Questionado sobre a disposição do governo de manter a reabertura da economia, apesar do recorde de mortes registrado no dia anterior, com 474 óbitos, Braga Netto informou que o Ministério da Saúde está na fase final da elaboração de uma nova diretriz para estados e municípios que queiram abandonar as políticas de distanciamento social.

"Primeiro é o seguinte: o governo federal não vai determinar nada. Vai fazer um protocolo genérico. De acordo com a decisão do Supremo Tribunal Federal, o STF, estados e municípios têm a sua independência também", disse o ministro, reforçando a disposição em retomar as atividades econômicas.

"Não mudou. A decisão do governo continua a mesma: dentro do possível, o mais rápido possível, nós vamos fazer. Agora essa posição é definida tecnicamente pelo Ministério da Saúde", afirmou.

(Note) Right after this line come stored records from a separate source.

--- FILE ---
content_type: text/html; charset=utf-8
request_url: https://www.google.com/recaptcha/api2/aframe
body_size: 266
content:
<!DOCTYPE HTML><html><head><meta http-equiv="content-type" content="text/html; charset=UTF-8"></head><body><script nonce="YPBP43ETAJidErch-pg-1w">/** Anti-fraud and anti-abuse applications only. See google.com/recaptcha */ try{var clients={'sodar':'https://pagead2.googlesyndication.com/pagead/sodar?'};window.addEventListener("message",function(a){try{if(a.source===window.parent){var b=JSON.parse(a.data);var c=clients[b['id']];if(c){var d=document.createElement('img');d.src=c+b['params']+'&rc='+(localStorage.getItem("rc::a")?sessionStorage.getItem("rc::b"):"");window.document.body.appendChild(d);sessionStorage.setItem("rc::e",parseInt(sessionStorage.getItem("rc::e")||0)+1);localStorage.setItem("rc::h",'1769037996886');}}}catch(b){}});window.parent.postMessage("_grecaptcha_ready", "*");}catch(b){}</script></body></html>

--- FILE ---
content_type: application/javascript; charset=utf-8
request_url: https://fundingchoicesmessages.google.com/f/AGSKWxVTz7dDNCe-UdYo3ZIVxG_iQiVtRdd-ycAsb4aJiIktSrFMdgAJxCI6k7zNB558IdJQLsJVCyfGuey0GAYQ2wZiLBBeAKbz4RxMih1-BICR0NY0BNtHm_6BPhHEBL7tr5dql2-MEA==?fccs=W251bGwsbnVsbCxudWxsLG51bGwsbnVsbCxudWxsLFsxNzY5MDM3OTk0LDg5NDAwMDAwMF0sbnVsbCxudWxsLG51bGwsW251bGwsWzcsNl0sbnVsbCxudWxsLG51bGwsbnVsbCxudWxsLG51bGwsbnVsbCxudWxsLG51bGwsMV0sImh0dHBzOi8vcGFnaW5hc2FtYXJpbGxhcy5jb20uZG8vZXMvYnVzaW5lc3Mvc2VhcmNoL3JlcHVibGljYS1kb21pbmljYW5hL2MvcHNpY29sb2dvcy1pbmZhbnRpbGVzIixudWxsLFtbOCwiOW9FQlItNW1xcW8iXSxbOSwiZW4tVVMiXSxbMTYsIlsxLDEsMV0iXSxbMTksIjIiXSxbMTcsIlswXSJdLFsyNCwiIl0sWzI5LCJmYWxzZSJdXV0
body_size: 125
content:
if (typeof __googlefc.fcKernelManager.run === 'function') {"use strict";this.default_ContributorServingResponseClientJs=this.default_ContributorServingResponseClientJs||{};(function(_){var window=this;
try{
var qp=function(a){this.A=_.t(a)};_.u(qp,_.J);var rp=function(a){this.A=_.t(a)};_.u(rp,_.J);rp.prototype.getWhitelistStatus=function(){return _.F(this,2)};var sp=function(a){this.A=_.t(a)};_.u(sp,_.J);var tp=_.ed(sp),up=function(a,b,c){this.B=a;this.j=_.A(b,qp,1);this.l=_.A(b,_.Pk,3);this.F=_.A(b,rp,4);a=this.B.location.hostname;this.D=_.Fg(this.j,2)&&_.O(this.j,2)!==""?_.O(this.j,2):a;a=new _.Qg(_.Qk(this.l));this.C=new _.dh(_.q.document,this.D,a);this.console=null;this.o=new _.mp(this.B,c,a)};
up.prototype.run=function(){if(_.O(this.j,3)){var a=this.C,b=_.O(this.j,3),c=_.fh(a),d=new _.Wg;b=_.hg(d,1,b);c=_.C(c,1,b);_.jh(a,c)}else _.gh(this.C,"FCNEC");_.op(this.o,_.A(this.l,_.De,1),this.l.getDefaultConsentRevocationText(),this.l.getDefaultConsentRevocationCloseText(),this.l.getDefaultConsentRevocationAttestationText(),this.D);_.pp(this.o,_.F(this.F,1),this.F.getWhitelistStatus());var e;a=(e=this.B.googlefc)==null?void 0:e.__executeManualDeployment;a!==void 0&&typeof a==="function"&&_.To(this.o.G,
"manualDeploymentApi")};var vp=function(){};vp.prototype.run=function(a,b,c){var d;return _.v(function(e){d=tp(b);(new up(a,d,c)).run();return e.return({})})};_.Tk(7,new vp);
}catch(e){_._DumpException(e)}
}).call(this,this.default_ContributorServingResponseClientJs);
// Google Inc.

Questionado na terça à noite sobre o número alto de óbitos, o presidente Jair Bolsonaro (sem partido) disse, em entrevista na porta do Palácio da Alvorada: "E daí? Lamento. Quer que eu faça o quê?".

"Eu sou Messias, mas não faço milagre", completou ele, dizendo ainda que cabia ao ministro da Saúde explicar os números.

Depois de questionar e ouvir que sua entrevista estava sendo transmitida ao vivo em redes de TV, Bolsonaro deu uma uma declaração mais amena sobre o assunto: "Lamento a situação que nós atravessamos com o vírus. Nos solidarizamos com as famílias que perderam seus entes queridos, que a grande parte eram pessoas idosas, mas é a vida. Amanhã vou eu. Logicamente que a gente quer, se um dia morrer, ter uma morte digna, né? E deixar uma boa história para trás", disse.

Nesta quarta, Bolsonaro criticou as notícias que relatam sua entrevista na noite anterior e passou a culpa das mortes para os governadores.

"As medidas restritivas são a cargo dos governadores e prefeitos. A imprensa tem que perguntar para o Doria porque tem mais gente perdendo a vida em São Paulo. Perguntar para ele que tomou todas as medidas restritivas que ele achava que devia tomar", disse Bolsonaro em menção ao governador de São Paulo, João Doria (PSDB), seu virtual adversário em 2022.

"Não adianta a imprensa querer botar na minha conta estas questões que não cabem a mim. Não adianta a Folha de S.Paulo, O Globo, que fez uma manchete mentirosa, tendenciosa."